### REQUEST
The records that follow are to be transcribed in full, without their images.

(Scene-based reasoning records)
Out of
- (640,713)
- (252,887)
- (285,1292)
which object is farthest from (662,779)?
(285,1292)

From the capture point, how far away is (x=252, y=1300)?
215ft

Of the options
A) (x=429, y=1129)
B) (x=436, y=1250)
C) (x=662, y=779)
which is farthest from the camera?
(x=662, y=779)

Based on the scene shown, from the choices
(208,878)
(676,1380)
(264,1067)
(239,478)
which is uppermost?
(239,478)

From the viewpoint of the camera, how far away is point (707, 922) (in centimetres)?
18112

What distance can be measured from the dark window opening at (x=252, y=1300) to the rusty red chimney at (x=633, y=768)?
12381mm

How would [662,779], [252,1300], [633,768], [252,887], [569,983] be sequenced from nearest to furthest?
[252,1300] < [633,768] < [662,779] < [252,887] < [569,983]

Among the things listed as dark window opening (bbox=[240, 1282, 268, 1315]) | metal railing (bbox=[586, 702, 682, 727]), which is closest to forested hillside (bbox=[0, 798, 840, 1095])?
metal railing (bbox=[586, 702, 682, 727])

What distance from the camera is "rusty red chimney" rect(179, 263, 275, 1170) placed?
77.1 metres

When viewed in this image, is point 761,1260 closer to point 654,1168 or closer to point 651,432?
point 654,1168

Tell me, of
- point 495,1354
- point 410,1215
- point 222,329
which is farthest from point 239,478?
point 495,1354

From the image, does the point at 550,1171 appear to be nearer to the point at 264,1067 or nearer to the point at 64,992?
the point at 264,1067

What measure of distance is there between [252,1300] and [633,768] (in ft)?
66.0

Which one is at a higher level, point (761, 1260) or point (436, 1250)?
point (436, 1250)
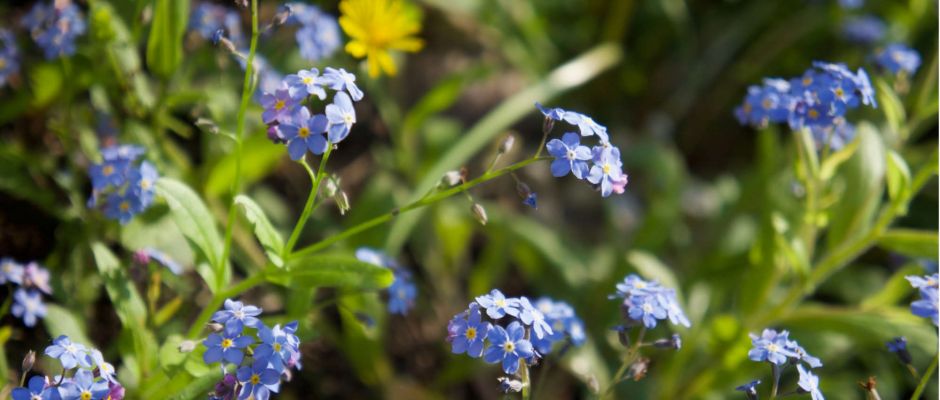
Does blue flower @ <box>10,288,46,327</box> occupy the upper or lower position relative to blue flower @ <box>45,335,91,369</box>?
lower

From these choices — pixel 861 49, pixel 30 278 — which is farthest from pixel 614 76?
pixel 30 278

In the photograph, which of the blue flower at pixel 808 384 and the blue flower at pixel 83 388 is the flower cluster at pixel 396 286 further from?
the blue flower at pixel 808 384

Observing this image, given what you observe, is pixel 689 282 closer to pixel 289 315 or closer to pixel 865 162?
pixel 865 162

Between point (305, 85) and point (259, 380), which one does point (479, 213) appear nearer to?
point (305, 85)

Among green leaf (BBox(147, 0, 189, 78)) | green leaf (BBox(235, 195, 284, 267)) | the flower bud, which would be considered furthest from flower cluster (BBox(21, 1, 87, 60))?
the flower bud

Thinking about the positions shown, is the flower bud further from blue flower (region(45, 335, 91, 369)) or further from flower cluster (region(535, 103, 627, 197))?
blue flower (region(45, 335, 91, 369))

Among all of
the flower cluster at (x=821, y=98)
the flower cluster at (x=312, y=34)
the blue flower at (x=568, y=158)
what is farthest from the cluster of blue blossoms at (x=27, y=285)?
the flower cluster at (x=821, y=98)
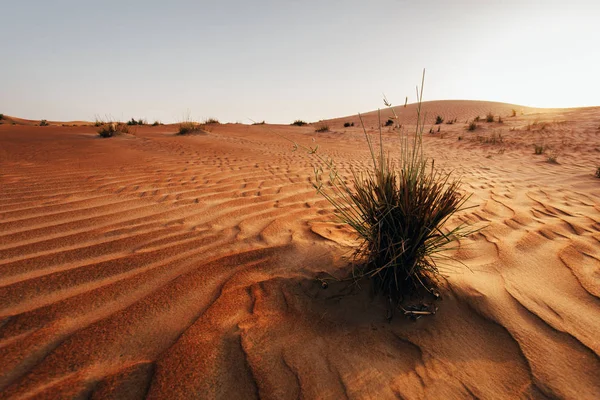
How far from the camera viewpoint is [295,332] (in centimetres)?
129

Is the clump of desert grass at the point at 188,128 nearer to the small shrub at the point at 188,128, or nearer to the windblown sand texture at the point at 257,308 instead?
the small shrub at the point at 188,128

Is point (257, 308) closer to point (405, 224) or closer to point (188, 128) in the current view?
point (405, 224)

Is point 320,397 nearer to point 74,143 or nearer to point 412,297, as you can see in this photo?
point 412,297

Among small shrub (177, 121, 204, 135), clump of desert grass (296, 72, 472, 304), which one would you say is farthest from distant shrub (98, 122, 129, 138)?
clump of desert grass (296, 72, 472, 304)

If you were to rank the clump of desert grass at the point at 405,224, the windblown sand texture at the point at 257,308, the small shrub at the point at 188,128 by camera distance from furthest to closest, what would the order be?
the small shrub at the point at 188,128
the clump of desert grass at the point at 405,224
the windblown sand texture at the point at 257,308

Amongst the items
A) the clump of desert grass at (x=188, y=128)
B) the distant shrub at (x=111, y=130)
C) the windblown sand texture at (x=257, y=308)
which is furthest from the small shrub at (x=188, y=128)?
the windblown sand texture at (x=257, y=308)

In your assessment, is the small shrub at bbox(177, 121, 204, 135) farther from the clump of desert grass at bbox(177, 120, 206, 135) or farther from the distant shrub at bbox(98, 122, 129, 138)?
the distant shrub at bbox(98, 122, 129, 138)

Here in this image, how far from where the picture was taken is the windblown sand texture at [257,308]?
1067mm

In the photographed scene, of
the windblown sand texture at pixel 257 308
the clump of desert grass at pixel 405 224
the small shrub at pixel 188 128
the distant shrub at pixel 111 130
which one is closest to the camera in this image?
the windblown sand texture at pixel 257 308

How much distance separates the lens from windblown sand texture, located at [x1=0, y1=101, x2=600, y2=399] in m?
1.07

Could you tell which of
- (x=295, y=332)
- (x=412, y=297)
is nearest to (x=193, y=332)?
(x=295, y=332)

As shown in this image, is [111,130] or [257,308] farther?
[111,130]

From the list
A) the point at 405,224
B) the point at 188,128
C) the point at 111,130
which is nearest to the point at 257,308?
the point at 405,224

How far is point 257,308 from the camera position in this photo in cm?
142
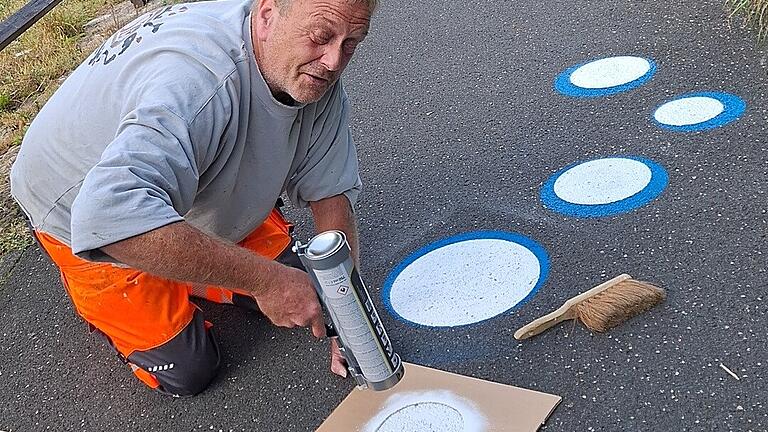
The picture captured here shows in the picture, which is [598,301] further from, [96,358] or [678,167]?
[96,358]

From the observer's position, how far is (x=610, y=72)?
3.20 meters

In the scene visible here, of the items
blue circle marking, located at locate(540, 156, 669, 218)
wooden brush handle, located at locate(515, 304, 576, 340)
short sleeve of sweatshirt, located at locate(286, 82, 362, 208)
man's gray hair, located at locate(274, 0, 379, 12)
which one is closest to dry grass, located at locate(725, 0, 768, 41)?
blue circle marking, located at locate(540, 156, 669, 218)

### RESULT BELOW
Out of
- (640,713)
- (252,887)
- (285,1292)
which object is farthest from (662,779)?
(285,1292)

From the capture point, how far away is (x=252, y=1300)?
215ft

Of the options
A) (x=429, y=1129)
B) (x=436, y=1250)
C) (x=662, y=779)
which is farthest from the camera?
(x=662, y=779)

Based on the scene shown, from the choices
(208,878)
(676,1380)
(264,1067)
(239,478)
which is uppermost?
(239,478)

From the viewpoint of the camera, how far away is point (707, 922) (in centimetres)?
18112

What distance can be measured from the dark window opening at (x=252, y=1300) to the rusty red chimney at (x=633, y=768)?
12381mm

How would [662,779], [252,1300], [633,768], [252,887], [569,983] be sequenced from nearest to furthest?
[252,1300] < [633,768] < [662,779] < [252,887] < [569,983]

Among the things listed as dark window opening (bbox=[240, 1282, 268, 1315]) | metal railing (bbox=[586, 702, 682, 727]), which is closest to forested hillside (bbox=[0, 798, 840, 1095])?
metal railing (bbox=[586, 702, 682, 727])

What distance from the camera is "rusty red chimney" rect(179, 263, 275, 1170) placed?
77.1 metres

When viewed in this image, is point 761,1260 closer to point 654,1168 or closer to point 651,432?
point 654,1168

Tell me, of
- point 495,1354
- point 410,1215
- point 222,329
which is farthest from point 239,478?
point 495,1354

From the image, does the point at 550,1171 appear to be nearer to the point at 264,1067 or nearer to the point at 64,992?
the point at 264,1067

What measure of distance is there between [252,1300] and [633,768] (in ft)?
66.0

Which one is at a higher level, point (761, 1260) or point (436, 1250)?
point (436, 1250)
Does blue flower @ <box>10,288,46,327</box> occupy the upper or lower position relative to blue flower @ <box>45,335,91,369</box>?
lower

From these choices — pixel 861 49, pixel 30 278 — which is farthest from pixel 614 76?
pixel 30 278

In the photograph, which of the blue flower at pixel 808 384 and the blue flower at pixel 83 388 is the flower cluster at pixel 396 286 further from?
the blue flower at pixel 808 384

Observing this image, given what you observe, is pixel 689 282 closer to pixel 289 315 or closer to pixel 865 162?
pixel 865 162

Between point (305, 85) and point (259, 380), which one does point (479, 213) appear nearer to?
point (305, 85)

Among green leaf (BBox(147, 0, 189, 78)) | green leaf (BBox(235, 195, 284, 267)) | the flower bud, which would be considered furthest from flower cluster (BBox(21, 1, 87, 60))?
the flower bud

Thinking about the positions shown, is the flower bud further from blue flower (region(45, 335, 91, 369)) or further from flower cluster (region(535, 103, 627, 197))?
blue flower (region(45, 335, 91, 369))

Among all of
the flower cluster at (x=821, y=98)
the flower cluster at (x=312, y=34)
the blue flower at (x=568, y=158)
what is farthest from the cluster of blue blossoms at (x=27, y=285)?
the flower cluster at (x=821, y=98)
How far from the camera viewpoint is [295,332] (in centimetres)?
129

Is the clump of desert grass at the point at 188,128 nearer to the small shrub at the point at 188,128, or nearer to the windblown sand texture at the point at 257,308 instead?
the small shrub at the point at 188,128

Is point (257, 308) closer to point (405, 224) or closer to point (188, 128) in the current view?
point (405, 224)

Is point 320,397 nearer to point 74,143 or nearer to point 412,297, as you can see in this photo?
point 412,297

Among small shrub (177, 121, 204, 135), clump of desert grass (296, 72, 472, 304), which one would you say is farthest from distant shrub (98, 122, 129, 138)?
clump of desert grass (296, 72, 472, 304)

If you were to rank the clump of desert grass at the point at 405,224, the windblown sand texture at the point at 257,308, the small shrub at the point at 188,128 by camera distance from furthest to closest, what would the order be?
the small shrub at the point at 188,128
the clump of desert grass at the point at 405,224
the windblown sand texture at the point at 257,308

Amongst the items
A) the clump of desert grass at (x=188, y=128)
B) the distant shrub at (x=111, y=130)
C) the windblown sand texture at (x=257, y=308)
which is furthest from the small shrub at (x=188, y=128)?
the windblown sand texture at (x=257, y=308)

In your assessment, is the small shrub at bbox(177, 121, 204, 135) farther from the clump of desert grass at bbox(177, 120, 206, 135) or farther from the distant shrub at bbox(98, 122, 129, 138)?
the distant shrub at bbox(98, 122, 129, 138)

Here in this image, how far from where the picture was taken is the windblown sand texture at [257,308]?
1067mm

In the photographed scene, of
the windblown sand texture at pixel 257 308
the clump of desert grass at pixel 405 224
the small shrub at pixel 188 128
the distant shrub at pixel 111 130
which one is closest to the camera in this image?
the windblown sand texture at pixel 257 308

How much distance separates the lens from windblown sand texture, located at [x1=0, y1=101, x2=600, y2=399] in m?
1.07

Could you tell which of
- (x=295, y=332)
- (x=412, y=297)
is nearest to (x=193, y=332)?
(x=295, y=332)

As shown in this image, is [111,130] or [257,308] farther?
[111,130]

From the list
A) the point at 405,224
B) the point at 188,128
C) the point at 111,130
which is nearest to the point at 257,308?
the point at 405,224

How far is point 257,308 from the camera position in this photo in cm?
142
The picture captured here shows in the picture, which is [598,301] further from, [96,358] or [678,167]?
[96,358]

From the observer's position, how far is (x=610, y=72)?
3.20 meters

In the scene visible here, of the items
blue circle marking, located at locate(540, 156, 669, 218)
wooden brush handle, located at locate(515, 304, 576, 340)
short sleeve of sweatshirt, located at locate(286, 82, 362, 208)
man's gray hair, located at locate(274, 0, 379, 12)
which one is closest to dry grass, located at locate(725, 0, 768, 41)?
blue circle marking, located at locate(540, 156, 669, 218)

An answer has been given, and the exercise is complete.